En las investigaciones que
he realizado, el arranque de la
civilización, se registró una estrecha relación entre baile y juego como
manifestaciones naturales, ambas de la vitalidad y la expresividad humana. Así,
podrían equipararse el llamado instinto de juego y la espontánea inclinación al
baile. En tal sentido, se ha considerado el baile como manifestación del
excedente de energía del ser humano o como una actividad catártica, de
liberación de impulsos.
El baile presenta la característica exclusiva de ser un arte intangible y fugaz, que se funde en los
cuerpos de quienes la realizan y declina al concluir el movimiento. En
consecuencia, su representación fue incompleta y estática prácticamente a lo
largo de toda la historia hasta que las técnicas cinematográficas permitieron
reproducir la imagen en movimiento.
El estudio de los modos
culturales que manifiestan las tribus primitivas que aún sobreviven, permite
suponer con fundamento que, el baile, entendida como movimiento rítmico del
cuerpo, con acompañamiento sonoro o sin él, comenzó a configurarse en torno al
sonido que producían los pies de los danzantes, quienes, en su expresión
corporal, individual o colectiva, prestaron cada vez mayor atención a lo que
habría de convertirse en la esencia de la danza: el ritmo. El acompañamiento de
gestos y movimientos se vería sucesivamente reforzado por el batir de palmas,
la percusión y, más tarde, la instrumentación.

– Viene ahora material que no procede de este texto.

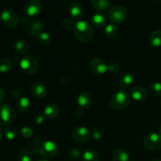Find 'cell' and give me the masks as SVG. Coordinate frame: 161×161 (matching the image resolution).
Returning a JSON list of instances; mask_svg holds the SVG:
<instances>
[{"mask_svg":"<svg viewBox=\"0 0 161 161\" xmlns=\"http://www.w3.org/2000/svg\"><path fill=\"white\" fill-rule=\"evenodd\" d=\"M28 48H29L28 43L25 40H23V39H20V40L17 41L14 44V50L20 55L25 54L28 51Z\"/></svg>","mask_w":161,"mask_h":161,"instance_id":"obj_24","label":"cell"},{"mask_svg":"<svg viewBox=\"0 0 161 161\" xmlns=\"http://www.w3.org/2000/svg\"><path fill=\"white\" fill-rule=\"evenodd\" d=\"M12 95H13V97H15V98H17V99H19L20 97H21V96H20V91L17 89L14 90V91H12Z\"/></svg>","mask_w":161,"mask_h":161,"instance_id":"obj_38","label":"cell"},{"mask_svg":"<svg viewBox=\"0 0 161 161\" xmlns=\"http://www.w3.org/2000/svg\"><path fill=\"white\" fill-rule=\"evenodd\" d=\"M42 31H43V25L39 20L31 22L28 27V33L32 37H39V35L43 32Z\"/></svg>","mask_w":161,"mask_h":161,"instance_id":"obj_17","label":"cell"},{"mask_svg":"<svg viewBox=\"0 0 161 161\" xmlns=\"http://www.w3.org/2000/svg\"><path fill=\"white\" fill-rule=\"evenodd\" d=\"M42 4L38 0H29L25 3L24 10L28 17H36L42 11Z\"/></svg>","mask_w":161,"mask_h":161,"instance_id":"obj_9","label":"cell"},{"mask_svg":"<svg viewBox=\"0 0 161 161\" xmlns=\"http://www.w3.org/2000/svg\"><path fill=\"white\" fill-rule=\"evenodd\" d=\"M45 115L42 114V113H37L36 115H35L34 118H33V121H34L35 124H42V123L45 120Z\"/></svg>","mask_w":161,"mask_h":161,"instance_id":"obj_37","label":"cell"},{"mask_svg":"<svg viewBox=\"0 0 161 161\" xmlns=\"http://www.w3.org/2000/svg\"><path fill=\"white\" fill-rule=\"evenodd\" d=\"M61 25L65 29H72L75 28V24L70 18H64L61 20Z\"/></svg>","mask_w":161,"mask_h":161,"instance_id":"obj_33","label":"cell"},{"mask_svg":"<svg viewBox=\"0 0 161 161\" xmlns=\"http://www.w3.org/2000/svg\"><path fill=\"white\" fill-rule=\"evenodd\" d=\"M18 161H32L31 153L27 150H21L17 155Z\"/></svg>","mask_w":161,"mask_h":161,"instance_id":"obj_30","label":"cell"},{"mask_svg":"<svg viewBox=\"0 0 161 161\" xmlns=\"http://www.w3.org/2000/svg\"><path fill=\"white\" fill-rule=\"evenodd\" d=\"M77 102H78V105L81 108H89L92 106L94 98L91 93L87 92V91H83V92L80 93V94L79 95Z\"/></svg>","mask_w":161,"mask_h":161,"instance_id":"obj_13","label":"cell"},{"mask_svg":"<svg viewBox=\"0 0 161 161\" xmlns=\"http://www.w3.org/2000/svg\"><path fill=\"white\" fill-rule=\"evenodd\" d=\"M80 155H81V153L77 149H72L69 152V157L72 160H77V159L80 158Z\"/></svg>","mask_w":161,"mask_h":161,"instance_id":"obj_35","label":"cell"},{"mask_svg":"<svg viewBox=\"0 0 161 161\" xmlns=\"http://www.w3.org/2000/svg\"><path fill=\"white\" fill-rule=\"evenodd\" d=\"M160 108H161V101H160Z\"/></svg>","mask_w":161,"mask_h":161,"instance_id":"obj_44","label":"cell"},{"mask_svg":"<svg viewBox=\"0 0 161 161\" xmlns=\"http://www.w3.org/2000/svg\"><path fill=\"white\" fill-rule=\"evenodd\" d=\"M149 42L153 47H161V30H155L149 36Z\"/></svg>","mask_w":161,"mask_h":161,"instance_id":"obj_22","label":"cell"},{"mask_svg":"<svg viewBox=\"0 0 161 161\" xmlns=\"http://www.w3.org/2000/svg\"><path fill=\"white\" fill-rule=\"evenodd\" d=\"M13 64L8 59L6 58H2L0 59V72L6 73L9 72L12 69Z\"/></svg>","mask_w":161,"mask_h":161,"instance_id":"obj_27","label":"cell"},{"mask_svg":"<svg viewBox=\"0 0 161 161\" xmlns=\"http://www.w3.org/2000/svg\"><path fill=\"white\" fill-rule=\"evenodd\" d=\"M128 17L127 9L121 6H113L108 9V18L113 24H120L125 21Z\"/></svg>","mask_w":161,"mask_h":161,"instance_id":"obj_3","label":"cell"},{"mask_svg":"<svg viewBox=\"0 0 161 161\" xmlns=\"http://www.w3.org/2000/svg\"><path fill=\"white\" fill-rule=\"evenodd\" d=\"M93 7L98 11H104L108 9L110 6V0H91Z\"/></svg>","mask_w":161,"mask_h":161,"instance_id":"obj_23","label":"cell"},{"mask_svg":"<svg viewBox=\"0 0 161 161\" xmlns=\"http://www.w3.org/2000/svg\"><path fill=\"white\" fill-rule=\"evenodd\" d=\"M158 131H159V134L161 135V124L159 126V127H158Z\"/></svg>","mask_w":161,"mask_h":161,"instance_id":"obj_41","label":"cell"},{"mask_svg":"<svg viewBox=\"0 0 161 161\" xmlns=\"http://www.w3.org/2000/svg\"><path fill=\"white\" fill-rule=\"evenodd\" d=\"M20 69L27 75H35L39 71V63L31 56H25L19 63Z\"/></svg>","mask_w":161,"mask_h":161,"instance_id":"obj_4","label":"cell"},{"mask_svg":"<svg viewBox=\"0 0 161 161\" xmlns=\"http://www.w3.org/2000/svg\"><path fill=\"white\" fill-rule=\"evenodd\" d=\"M91 135H92L93 138L95 140H100L102 139V138L105 135V131L102 128H100V127H95L91 131Z\"/></svg>","mask_w":161,"mask_h":161,"instance_id":"obj_31","label":"cell"},{"mask_svg":"<svg viewBox=\"0 0 161 161\" xmlns=\"http://www.w3.org/2000/svg\"><path fill=\"white\" fill-rule=\"evenodd\" d=\"M60 113V108L57 104L51 103L47 105L44 108V115L47 119H54Z\"/></svg>","mask_w":161,"mask_h":161,"instance_id":"obj_16","label":"cell"},{"mask_svg":"<svg viewBox=\"0 0 161 161\" xmlns=\"http://www.w3.org/2000/svg\"><path fill=\"white\" fill-rule=\"evenodd\" d=\"M3 135H4V132H3V130H2V129L0 128V141H1V140L3 139Z\"/></svg>","mask_w":161,"mask_h":161,"instance_id":"obj_40","label":"cell"},{"mask_svg":"<svg viewBox=\"0 0 161 161\" xmlns=\"http://www.w3.org/2000/svg\"><path fill=\"white\" fill-rule=\"evenodd\" d=\"M143 144L149 150H159L161 149V135L159 133H151L146 135L143 140Z\"/></svg>","mask_w":161,"mask_h":161,"instance_id":"obj_8","label":"cell"},{"mask_svg":"<svg viewBox=\"0 0 161 161\" xmlns=\"http://www.w3.org/2000/svg\"><path fill=\"white\" fill-rule=\"evenodd\" d=\"M135 81V76L131 72H126L122 75L119 81V86L121 88H128L133 84Z\"/></svg>","mask_w":161,"mask_h":161,"instance_id":"obj_19","label":"cell"},{"mask_svg":"<svg viewBox=\"0 0 161 161\" xmlns=\"http://www.w3.org/2000/svg\"><path fill=\"white\" fill-rule=\"evenodd\" d=\"M151 94L156 97H161V83L156 82L150 86Z\"/></svg>","mask_w":161,"mask_h":161,"instance_id":"obj_29","label":"cell"},{"mask_svg":"<svg viewBox=\"0 0 161 161\" xmlns=\"http://www.w3.org/2000/svg\"><path fill=\"white\" fill-rule=\"evenodd\" d=\"M20 135L22 137L25 138H29L32 137L33 135V130L28 127H24L20 129Z\"/></svg>","mask_w":161,"mask_h":161,"instance_id":"obj_34","label":"cell"},{"mask_svg":"<svg viewBox=\"0 0 161 161\" xmlns=\"http://www.w3.org/2000/svg\"><path fill=\"white\" fill-rule=\"evenodd\" d=\"M0 20L5 26L14 28L18 25L19 17L14 11L11 9H5L0 14Z\"/></svg>","mask_w":161,"mask_h":161,"instance_id":"obj_7","label":"cell"},{"mask_svg":"<svg viewBox=\"0 0 161 161\" xmlns=\"http://www.w3.org/2000/svg\"><path fill=\"white\" fill-rule=\"evenodd\" d=\"M69 13L72 18H81L83 14V6L77 2H73L69 6Z\"/></svg>","mask_w":161,"mask_h":161,"instance_id":"obj_15","label":"cell"},{"mask_svg":"<svg viewBox=\"0 0 161 161\" xmlns=\"http://www.w3.org/2000/svg\"><path fill=\"white\" fill-rule=\"evenodd\" d=\"M105 36L108 38L114 39V38L117 37V36L119 35V28L114 24H109L105 26Z\"/></svg>","mask_w":161,"mask_h":161,"instance_id":"obj_26","label":"cell"},{"mask_svg":"<svg viewBox=\"0 0 161 161\" xmlns=\"http://www.w3.org/2000/svg\"><path fill=\"white\" fill-rule=\"evenodd\" d=\"M152 161H161V159H154Z\"/></svg>","mask_w":161,"mask_h":161,"instance_id":"obj_43","label":"cell"},{"mask_svg":"<svg viewBox=\"0 0 161 161\" xmlns=\"http://www.w3.org/2000/svg\"><path fill=\"white\" fill-rule=\"evenodd\" d=\"M113 161H130L129 153L123 149H118L114 151L113 154Z\"/></svg>","mask_w":161,"mask_h":161,"instance_id":"obj_21","label":"cell"},{"mask_svg":"<svg viewBox=\"0 0 161 161\" xmlns=\"http://www.w3.org/2000/svg\"><path fill=\"white\" fill-rule=\"evenodd\" d=\"M132 161H137V160H132Z\"/></svg>","mask_w":161,"mask_h":161,"instance_id":"obj_45","label":"cell"},{"mask_svg":"<svg viewBox=\"0 0 161 161\" xmlns=\"http://www.w3.org/2000/svg\"><path fill=\"white\" fill-rule=\"evenodd\" d=\"M38 39H39V42L43 46H49L51 43V36L50 34L45 32V31L39 35Z\"/></svg>","mask_w":161,"mask_h":161,"instance_id":"obj_28","label":"cell"},{"mask_svg":"<svg viewBox=\"0 0 161 161\" xmlns=\"http://www.w3.org/2000/svg\"><path fill=\"white\" fill-rule=\"evenodd\" d=\"M4 135L8 140H14L17 136V130L13 127H7L4 130Z\"/></svg>","mask_w":161,"mask_h":161,"instance_id":"obj_32","label":"cell"},{"mask_svg":"<svg viewBox=\"0 0 161 161\" xmlns=\"http://www.w3.org/2000/svg\"><path fill=\"white\" fill-rule=\"evenodd\" d=\"M5 97V92L2 88H0V103L3 101Z\"/></svg>","mask_w":161,"mask_h":161,"instance_id":"obj_39","label":"cell"},{"mask_svg":"<svg viewBox=\"0 0 161 161\" xmlns=\"http://www.w3.org/2000/svg\"><path fill=\"white\" fill-rule=\"evenodd\" d=\"M119 68H120V65L119 64H118L117 62H111L110 64H108V70L109 72H113V73H116V72H119Z\"/></svg>","mask_w":161,"mask_h":161,"instance_id":"obj_36","label":"cell"},{"mask_svg":"<svg viewBox=\"0 0 161 161\" xmlns=\"http://www.w3.org/2000/svg\"><path fill=\"white\" fill-rule=\"evenodd\" d=\"M130 102V95L127 91H119L115 93L109 100L111 108L116 110H121L128 106Z\"/></svg>","mask_w":161,"mask_h":161,"instance_id":"obj_2","label":"cell"},{"mask_svg":"<svg viewBox=\"0 0 161 161\" xmlns=\"http://www.w3.org/2000/svg\"><path fill=\"white\" fill-rule=\"evenodd\" d=\"M130 97L136 102H144L147 98L148 93L142 86H135L130 91Z\"/></svg>","mask_w":161,"mask_h":161,"instance_id":"obj_14","label":"cell"},{"mask_svg":"<svg viewBox=\"0 0 161 161\" xmlns=\"http://www.w3.org/2000/svg\"><path fill=\"white\" fill-rule=\"evenodd\" d=\"M83 161H99V156L95 150L91 149H86L82 154Z\"/></svg>","mask_w":161,"mask_h":161,"instance_id":"obj_25","label":"cell"},{"mask_svg":"<svg viewBox=\"0 0 161 161\" xmlns=\"http://www.w3.org/2000/svg\"><path fill=\"white\" fill-rule=\"evenodd\" d=\"M90 69L96 75H103L108 71V64L104 60L94 58L90 62Z\"/></svg>","mask_w":161,"mask_h":161,"instance_id":"obj_11","label":"cell"},{"mask_svg":"<svg viewBox=\"0 0 161 161\" xmlns=\"http://www.w3.org/2000/svg\"><path fill=\"white\" fill-rule=\"evenodd\" d=\"M91 21H92L93 25L97 28H103L106 25L107 23V18L103 14L101 13H97V14H94L91 18Z\"/></svg>","mask_w":161,"mask_h":161,"instance_id":"obj_18","label":"cell"},{"mask_svg":"<svg viewBox=\"0 0 161 161\" xmlns=\"http://www.w3.org/2000/svg\"><path fill=\"white\" fill-rule=\"evenodd\" d=\"M36 161H48V160H46V159H39V160H37Z\"/></svg>","mask_w":161,"mask_h":161,"instance_id":"obj_42","label":"cell"},{"mask_svg":"<svg viewBox=\"0 0 161 161\" xmlns=\"http://www.w3.org/2000/svg\"><path fill=\"white\" fill-rule=\"evenodd\" d=\"M74 34L77 40L83 43L91 42L94 36V31L91 25L85 20L77 22L74 28Z\"/></svg>","mask_w":161,"mask_h":161,"instance_id":"obj_1","label":"cell"},{"mask_svg":"<svg viewBox=\"0 0 161 161\" xmlns=\"http://www.w3.org/2000/svg\"><path fill=\"white\" fill-rule=\"evenodd\" d=\"M14 109L7 104H0V126H7L15 119Z\"/></svg>","mask_w":161,"mask_h":161,"instance_id":"obj_6","label":"cell"},{"mask_svg":"<svg viewBox=\"0 0 161 161\" xmlns=\"http://www.w3.org/2000/svg\"><path fill=\"white\" fill-rule=\"evenodd\" d=\"M30 91L32 96L36 98H43L47 94V89L40 82H34L30 86Z\"/></svg>","mask_w":161,"mask_h":161,"instance_id":"obj_12","label":"cell"},{"mask_svg":"<svg viewBox=\"0 0 161 161\" xmlns=\"http://www.w3.org/2000/svg\"><path fill=\"white\" fill-rule=\"evenodd\" d=\"M38 151L39 154L45 159H51L56 157L58 153V145L52 141H46L41 142L38 146Z\"/></svg>","mask_w":161,"mask_h":161,"instance_id":"obj_5","label":"cell"},{"mask_svg":"<svg viewBox=\"0 0 161 161\" xmlns=\"http://www.w3.org/2000/svg\"><path fill=\"white\" fill-rule=\"evenodd\" d=\"M91 133L86 127L80 126L77 127L72 130V137L75 142H84L89 140L91 138Z\"/></svg>","mask_w":161,"mask_h":161,"instance_id":"obj_10","label":"cell"},{"mask_svg":"<svg viewBox=\"0 0 161 161\" xmlns=\"http://www.w3.org/2000/svg\"><path fill=\"white\" fill-rule=\"evenodd\" d=\"M31 103L28 98L25 97H21L17 101V108L18 111L21 113H25L30 109Z\"/></svg>","mask_w":161,"mask_h":161,"instance_id":"obj_20","label":"cell"}]
</instances>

Por ende, el baile puede ser recreativo, un ritual o artístico y va más allá del propósito funcional de los movimientos
utilizados en el trabajo y los deportes para expresar emociones, estados de
ánimo o ideas. Puede contar una historia, servir a propósitos religiosos,
políticos, económicos o sociales; o puede ser una experiencia agradable y
excitante con un valor meramente estético.